• [Records supplied]:
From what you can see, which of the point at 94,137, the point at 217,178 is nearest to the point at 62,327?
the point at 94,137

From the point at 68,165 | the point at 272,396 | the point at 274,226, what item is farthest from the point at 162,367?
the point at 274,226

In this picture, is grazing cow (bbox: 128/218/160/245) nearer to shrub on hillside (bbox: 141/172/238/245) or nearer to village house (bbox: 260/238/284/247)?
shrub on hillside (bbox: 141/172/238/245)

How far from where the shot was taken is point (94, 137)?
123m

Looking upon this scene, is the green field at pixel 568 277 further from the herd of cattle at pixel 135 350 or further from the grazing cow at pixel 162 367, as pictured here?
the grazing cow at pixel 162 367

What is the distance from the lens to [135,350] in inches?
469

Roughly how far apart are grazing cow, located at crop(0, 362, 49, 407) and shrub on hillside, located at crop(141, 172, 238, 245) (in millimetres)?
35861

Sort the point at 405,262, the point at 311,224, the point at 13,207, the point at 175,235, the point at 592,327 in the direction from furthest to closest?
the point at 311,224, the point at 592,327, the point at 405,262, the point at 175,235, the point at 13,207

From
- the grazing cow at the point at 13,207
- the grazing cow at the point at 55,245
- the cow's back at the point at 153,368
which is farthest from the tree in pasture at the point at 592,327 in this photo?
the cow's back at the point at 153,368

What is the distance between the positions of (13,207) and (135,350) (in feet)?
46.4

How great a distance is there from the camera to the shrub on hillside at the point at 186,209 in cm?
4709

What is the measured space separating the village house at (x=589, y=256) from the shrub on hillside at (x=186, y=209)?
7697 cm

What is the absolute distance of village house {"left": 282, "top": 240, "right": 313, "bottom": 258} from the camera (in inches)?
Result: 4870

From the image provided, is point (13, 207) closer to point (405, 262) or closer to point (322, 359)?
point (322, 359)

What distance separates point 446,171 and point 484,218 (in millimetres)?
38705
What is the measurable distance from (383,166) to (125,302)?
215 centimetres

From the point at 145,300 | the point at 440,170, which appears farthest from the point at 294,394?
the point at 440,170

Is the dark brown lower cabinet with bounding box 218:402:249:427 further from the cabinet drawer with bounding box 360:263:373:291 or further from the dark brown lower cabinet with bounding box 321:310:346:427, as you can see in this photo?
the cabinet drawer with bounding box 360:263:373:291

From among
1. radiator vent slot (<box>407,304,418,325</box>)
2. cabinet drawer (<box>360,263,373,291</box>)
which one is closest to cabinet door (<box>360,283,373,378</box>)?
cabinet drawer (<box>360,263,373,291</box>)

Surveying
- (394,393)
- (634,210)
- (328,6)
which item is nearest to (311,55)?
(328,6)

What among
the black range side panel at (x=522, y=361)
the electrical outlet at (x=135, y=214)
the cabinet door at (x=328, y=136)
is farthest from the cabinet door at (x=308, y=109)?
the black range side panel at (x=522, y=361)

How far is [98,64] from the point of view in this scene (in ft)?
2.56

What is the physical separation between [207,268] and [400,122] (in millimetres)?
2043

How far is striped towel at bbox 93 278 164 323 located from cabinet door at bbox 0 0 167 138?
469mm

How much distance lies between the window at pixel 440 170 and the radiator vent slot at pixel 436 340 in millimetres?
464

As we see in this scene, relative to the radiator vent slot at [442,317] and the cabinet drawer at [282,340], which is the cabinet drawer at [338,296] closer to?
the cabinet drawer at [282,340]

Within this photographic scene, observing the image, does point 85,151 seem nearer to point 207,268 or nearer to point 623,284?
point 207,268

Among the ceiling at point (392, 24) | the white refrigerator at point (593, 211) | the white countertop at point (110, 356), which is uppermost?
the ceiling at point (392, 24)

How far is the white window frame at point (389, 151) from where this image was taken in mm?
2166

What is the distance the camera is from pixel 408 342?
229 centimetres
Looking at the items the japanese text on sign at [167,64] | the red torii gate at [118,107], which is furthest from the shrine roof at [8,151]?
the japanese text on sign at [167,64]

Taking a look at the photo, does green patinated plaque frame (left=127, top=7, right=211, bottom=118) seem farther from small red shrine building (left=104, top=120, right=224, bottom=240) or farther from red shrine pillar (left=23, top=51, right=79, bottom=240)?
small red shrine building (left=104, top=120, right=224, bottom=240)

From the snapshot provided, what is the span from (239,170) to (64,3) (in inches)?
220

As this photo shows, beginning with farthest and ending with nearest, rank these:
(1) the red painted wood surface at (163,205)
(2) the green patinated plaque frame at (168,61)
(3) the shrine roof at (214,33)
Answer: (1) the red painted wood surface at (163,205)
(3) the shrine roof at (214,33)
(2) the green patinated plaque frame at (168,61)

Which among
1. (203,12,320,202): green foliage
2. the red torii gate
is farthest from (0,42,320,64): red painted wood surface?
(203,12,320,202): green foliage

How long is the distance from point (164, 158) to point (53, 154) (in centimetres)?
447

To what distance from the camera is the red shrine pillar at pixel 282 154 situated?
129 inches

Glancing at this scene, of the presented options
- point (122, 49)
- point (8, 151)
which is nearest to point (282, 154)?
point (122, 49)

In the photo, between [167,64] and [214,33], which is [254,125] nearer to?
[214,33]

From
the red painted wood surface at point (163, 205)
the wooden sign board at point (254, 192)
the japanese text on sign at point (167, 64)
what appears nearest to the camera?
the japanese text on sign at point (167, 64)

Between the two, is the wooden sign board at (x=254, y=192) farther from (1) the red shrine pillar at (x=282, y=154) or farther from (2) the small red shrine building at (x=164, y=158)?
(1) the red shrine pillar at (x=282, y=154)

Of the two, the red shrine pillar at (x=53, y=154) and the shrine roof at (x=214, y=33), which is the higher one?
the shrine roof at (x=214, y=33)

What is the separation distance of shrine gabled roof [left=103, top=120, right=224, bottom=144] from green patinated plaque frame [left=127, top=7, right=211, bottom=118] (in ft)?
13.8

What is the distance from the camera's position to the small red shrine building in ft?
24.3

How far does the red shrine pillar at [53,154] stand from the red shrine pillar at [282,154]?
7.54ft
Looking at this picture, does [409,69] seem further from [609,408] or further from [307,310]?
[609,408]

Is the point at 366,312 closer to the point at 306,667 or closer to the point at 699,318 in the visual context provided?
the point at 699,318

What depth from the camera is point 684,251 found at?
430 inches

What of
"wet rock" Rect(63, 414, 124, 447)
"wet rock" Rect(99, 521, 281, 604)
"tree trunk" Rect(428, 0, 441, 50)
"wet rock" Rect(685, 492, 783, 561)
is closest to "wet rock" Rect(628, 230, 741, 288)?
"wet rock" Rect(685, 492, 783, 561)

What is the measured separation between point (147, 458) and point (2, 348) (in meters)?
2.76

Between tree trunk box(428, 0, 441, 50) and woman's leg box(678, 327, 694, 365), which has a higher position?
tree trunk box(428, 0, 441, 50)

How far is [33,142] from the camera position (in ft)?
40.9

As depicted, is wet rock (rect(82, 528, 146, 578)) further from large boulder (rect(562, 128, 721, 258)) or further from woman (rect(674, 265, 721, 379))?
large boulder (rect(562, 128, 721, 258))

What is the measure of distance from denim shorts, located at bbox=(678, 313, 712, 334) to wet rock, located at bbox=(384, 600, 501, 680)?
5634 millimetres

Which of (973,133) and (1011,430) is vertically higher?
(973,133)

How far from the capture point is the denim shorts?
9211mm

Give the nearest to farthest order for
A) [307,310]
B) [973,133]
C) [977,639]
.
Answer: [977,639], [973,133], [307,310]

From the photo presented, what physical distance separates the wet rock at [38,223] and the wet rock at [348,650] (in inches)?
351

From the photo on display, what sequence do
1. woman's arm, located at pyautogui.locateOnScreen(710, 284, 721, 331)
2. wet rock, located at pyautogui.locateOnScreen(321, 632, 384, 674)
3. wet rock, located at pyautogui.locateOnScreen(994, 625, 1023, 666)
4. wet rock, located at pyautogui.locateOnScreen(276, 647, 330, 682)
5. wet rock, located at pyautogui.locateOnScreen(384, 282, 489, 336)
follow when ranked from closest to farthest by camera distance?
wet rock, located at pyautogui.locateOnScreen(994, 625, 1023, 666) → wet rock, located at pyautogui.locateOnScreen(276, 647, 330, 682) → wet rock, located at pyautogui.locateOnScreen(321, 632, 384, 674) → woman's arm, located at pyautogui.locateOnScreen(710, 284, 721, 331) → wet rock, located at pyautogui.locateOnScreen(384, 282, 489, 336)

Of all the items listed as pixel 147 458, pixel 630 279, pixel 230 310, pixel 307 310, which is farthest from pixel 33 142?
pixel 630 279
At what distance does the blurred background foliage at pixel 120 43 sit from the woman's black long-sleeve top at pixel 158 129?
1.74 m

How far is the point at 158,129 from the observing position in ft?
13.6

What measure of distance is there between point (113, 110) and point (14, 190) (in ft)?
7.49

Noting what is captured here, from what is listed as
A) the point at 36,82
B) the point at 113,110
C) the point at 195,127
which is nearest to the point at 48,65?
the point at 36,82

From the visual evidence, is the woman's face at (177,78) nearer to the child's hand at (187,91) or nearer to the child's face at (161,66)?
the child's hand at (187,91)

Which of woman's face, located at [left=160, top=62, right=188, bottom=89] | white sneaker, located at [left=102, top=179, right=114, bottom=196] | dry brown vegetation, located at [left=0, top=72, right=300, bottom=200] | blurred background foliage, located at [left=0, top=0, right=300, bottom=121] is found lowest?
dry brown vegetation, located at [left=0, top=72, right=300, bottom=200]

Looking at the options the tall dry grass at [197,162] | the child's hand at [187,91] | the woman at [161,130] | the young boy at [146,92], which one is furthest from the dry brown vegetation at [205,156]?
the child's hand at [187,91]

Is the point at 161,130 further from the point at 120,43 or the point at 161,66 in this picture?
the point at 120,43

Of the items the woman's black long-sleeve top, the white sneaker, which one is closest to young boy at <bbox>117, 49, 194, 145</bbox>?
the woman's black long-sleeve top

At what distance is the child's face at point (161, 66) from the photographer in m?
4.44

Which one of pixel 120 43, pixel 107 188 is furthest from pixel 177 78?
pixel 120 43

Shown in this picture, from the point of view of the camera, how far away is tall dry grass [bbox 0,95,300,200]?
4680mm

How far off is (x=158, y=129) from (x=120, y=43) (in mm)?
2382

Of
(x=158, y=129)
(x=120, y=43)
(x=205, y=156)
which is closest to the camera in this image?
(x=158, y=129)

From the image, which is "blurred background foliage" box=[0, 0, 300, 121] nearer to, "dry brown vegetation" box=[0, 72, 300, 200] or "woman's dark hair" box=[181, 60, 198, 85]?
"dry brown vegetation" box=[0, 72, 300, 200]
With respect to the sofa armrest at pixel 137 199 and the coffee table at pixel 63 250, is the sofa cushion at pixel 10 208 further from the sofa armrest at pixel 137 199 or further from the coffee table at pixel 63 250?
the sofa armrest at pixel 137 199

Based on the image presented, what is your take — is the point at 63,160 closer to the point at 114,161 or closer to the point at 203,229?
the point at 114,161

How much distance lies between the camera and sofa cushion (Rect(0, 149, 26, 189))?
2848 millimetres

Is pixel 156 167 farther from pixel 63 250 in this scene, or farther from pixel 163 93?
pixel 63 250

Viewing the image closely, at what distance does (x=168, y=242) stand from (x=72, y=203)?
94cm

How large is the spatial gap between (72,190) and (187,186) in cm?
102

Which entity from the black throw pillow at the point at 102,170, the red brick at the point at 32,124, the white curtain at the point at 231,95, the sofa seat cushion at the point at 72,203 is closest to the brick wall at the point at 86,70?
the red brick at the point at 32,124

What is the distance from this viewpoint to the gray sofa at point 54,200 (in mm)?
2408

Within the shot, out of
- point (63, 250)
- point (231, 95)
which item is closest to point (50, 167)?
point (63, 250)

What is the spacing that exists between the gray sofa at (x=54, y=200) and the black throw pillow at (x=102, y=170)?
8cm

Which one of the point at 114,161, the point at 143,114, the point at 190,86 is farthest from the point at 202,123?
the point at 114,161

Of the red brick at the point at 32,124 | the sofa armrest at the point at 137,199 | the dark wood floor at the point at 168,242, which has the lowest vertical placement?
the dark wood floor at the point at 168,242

• [To be done]: Copy out the listing word for word, from its first line through the line holding "the point at 311,224, the point at 592,327, the", including that line.

• [Output of the exercise]:
From what you can see, which of the point at 94,137, the point at 217,178 is nearest to the point at 62,327?
the point at 94,137

From the point at 68,165 | the point at 272,396 | the point at 274,226, what item is farthest from the point at 162,367?
the point at 274,226

In this picture, is grazing cow (bbox: 128/218/160/245) nearer to shrub on hillside (bbox: 141/172/238/245) or nearer to village house (bbox: 260/238/284/247)?
shrub on hillside (bbox: 141/172/238/245)

How far from where the shot was taken is point (94, 137)?
123m

Looking upon this scene, is the green field at pixel 568 277 further from the herd of cattle at pixel 135 350 or further from the grazing cow at pixel 162 367, as pictured here?
the grazing cow at pixel 162 367

What is the distance from the lens to [135,350] in inches?
469

Roughly how far apart are grazing cow, located at crop(0, 362, 49, 407) and shrub on hillside, located at crop(141, 172, 238, 245) (in millimetres)?
35861

Sort the point at 405,262, the point at 311,224, the point at 13,207, the point at 175,235, the point at 592,327 in the direction from furthest to closest?
the point at 311,224, the point at 592,327, the point at 405,262, the point at 175,235, the point at 13,207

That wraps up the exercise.